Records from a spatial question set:
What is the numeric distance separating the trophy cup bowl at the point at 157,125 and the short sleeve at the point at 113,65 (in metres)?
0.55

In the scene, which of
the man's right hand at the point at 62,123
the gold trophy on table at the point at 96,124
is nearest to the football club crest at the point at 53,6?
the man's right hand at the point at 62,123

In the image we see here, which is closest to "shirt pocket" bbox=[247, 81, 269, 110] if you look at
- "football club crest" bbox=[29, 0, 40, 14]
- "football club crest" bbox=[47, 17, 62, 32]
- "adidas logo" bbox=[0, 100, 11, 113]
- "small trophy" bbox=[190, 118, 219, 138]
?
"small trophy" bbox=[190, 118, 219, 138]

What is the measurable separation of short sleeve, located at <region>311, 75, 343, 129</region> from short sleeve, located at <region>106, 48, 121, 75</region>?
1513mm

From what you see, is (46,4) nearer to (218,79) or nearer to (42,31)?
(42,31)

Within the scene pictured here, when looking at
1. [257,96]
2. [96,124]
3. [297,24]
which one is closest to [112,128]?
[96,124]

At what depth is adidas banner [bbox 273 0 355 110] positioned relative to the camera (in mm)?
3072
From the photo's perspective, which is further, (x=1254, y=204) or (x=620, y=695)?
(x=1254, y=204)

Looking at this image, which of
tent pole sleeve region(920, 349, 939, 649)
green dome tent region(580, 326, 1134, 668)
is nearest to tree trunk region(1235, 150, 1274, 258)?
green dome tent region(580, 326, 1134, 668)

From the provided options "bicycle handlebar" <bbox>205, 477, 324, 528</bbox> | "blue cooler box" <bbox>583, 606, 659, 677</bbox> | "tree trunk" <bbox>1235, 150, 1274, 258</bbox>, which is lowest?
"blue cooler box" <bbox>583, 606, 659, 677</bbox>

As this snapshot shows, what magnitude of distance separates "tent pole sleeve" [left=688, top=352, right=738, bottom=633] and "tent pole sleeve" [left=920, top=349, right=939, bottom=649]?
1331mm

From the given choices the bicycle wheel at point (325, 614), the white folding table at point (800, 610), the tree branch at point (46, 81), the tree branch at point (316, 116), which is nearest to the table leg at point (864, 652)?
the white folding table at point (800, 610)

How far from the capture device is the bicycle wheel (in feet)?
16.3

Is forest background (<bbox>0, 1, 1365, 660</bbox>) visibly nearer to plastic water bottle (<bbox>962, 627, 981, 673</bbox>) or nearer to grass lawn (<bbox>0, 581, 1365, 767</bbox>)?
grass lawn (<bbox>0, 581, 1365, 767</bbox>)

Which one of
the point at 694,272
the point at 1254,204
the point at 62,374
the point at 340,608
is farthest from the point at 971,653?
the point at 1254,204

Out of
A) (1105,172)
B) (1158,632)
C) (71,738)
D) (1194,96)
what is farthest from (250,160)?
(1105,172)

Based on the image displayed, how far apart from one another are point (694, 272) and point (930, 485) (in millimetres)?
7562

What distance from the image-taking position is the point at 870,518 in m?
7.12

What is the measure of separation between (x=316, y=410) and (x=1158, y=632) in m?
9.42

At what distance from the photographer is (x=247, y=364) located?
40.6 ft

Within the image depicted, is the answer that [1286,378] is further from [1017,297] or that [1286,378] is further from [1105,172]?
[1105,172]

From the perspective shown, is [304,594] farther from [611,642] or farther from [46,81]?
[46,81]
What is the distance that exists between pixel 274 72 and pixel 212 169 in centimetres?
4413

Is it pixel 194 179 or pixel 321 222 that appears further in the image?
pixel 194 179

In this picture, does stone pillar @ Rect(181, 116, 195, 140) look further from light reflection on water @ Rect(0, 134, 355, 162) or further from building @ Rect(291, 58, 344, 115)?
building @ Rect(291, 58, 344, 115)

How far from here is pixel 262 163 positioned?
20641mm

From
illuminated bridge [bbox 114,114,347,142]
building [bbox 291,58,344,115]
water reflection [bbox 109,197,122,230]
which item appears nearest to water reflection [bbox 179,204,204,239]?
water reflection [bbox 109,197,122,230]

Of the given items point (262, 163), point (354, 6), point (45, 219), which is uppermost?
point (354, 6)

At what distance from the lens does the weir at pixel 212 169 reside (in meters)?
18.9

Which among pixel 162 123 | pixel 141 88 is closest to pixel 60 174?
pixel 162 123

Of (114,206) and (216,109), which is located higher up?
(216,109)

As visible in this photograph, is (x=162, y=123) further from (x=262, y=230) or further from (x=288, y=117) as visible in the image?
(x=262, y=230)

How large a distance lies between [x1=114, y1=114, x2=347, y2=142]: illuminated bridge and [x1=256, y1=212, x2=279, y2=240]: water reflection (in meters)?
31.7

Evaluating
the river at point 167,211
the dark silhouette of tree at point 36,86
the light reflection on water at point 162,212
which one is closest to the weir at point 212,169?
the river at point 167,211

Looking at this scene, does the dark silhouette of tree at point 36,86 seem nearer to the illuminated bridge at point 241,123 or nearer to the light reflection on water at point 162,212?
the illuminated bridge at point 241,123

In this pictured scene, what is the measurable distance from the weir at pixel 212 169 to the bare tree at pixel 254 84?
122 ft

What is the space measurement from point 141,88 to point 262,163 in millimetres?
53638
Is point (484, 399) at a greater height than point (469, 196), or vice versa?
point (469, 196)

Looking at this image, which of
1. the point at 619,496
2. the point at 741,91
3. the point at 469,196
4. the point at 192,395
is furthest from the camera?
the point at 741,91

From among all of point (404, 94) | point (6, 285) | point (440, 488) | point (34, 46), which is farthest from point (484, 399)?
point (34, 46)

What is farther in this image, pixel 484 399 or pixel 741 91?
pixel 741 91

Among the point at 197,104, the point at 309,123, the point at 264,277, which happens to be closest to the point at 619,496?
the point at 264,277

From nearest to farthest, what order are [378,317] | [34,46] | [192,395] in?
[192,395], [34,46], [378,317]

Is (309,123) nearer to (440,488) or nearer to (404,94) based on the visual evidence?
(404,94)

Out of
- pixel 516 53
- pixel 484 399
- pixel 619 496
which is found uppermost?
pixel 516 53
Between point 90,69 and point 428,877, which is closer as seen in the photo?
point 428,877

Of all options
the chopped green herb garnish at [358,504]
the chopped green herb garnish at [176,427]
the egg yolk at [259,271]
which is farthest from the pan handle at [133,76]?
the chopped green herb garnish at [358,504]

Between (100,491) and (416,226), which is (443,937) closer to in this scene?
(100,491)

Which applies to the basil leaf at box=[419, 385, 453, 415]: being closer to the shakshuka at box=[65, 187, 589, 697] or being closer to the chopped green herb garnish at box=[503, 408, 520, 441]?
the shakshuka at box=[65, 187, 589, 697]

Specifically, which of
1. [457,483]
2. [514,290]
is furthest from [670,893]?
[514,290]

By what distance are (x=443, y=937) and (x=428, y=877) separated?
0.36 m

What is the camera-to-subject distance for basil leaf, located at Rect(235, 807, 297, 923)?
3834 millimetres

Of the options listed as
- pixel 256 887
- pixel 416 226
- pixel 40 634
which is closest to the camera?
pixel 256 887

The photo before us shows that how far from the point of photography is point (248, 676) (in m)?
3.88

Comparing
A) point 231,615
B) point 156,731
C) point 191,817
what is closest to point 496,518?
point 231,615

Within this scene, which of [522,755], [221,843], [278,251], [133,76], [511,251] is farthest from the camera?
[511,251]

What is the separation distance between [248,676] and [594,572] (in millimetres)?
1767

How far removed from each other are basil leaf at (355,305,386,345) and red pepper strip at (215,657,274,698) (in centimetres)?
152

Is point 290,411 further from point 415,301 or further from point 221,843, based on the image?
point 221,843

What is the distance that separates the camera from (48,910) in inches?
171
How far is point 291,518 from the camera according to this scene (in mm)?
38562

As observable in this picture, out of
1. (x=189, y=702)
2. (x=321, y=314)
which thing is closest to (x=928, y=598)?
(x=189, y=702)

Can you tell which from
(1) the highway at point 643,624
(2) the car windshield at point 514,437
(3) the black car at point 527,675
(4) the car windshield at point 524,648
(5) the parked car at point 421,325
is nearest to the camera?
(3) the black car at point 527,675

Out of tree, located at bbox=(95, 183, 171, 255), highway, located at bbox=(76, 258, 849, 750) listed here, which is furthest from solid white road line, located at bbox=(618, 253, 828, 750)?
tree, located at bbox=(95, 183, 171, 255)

PROBLEM: Update the lines starting at the one that contains "How far is point" and running through the final line, putting "car windscreen" wherever "car windshield" occurs and leaving everything else unchanged.

RESPONSE TO THE TASK:
How far is point 291,518 from the camera according to this scene (in mm)?
38562

As observable in this picture, out of
1. (x=189, y=702)
2. (x=321, y=314)
which thing is closest to (x=928, y=598)?
(x=189, y=702)

Can you tell which from
(1) the highway at point 643,624
(2) the car windscreen at point 514,437
(3) the black car at point 527,675
(4) the car windscreen at point 524,648
(5) the parked car at point 421,325
is nearest to the camera?
(3) the black car at point 527,675

Out of tree, located at bbox=(95, 183, 171, 255), highway, located at bbox=(76, 258, 849, 750) listed here, which is furthest from solid white road line, located at bbox=(618, 253, 828, 750)?
tree, located at bbox=(95, 183, 171, 255)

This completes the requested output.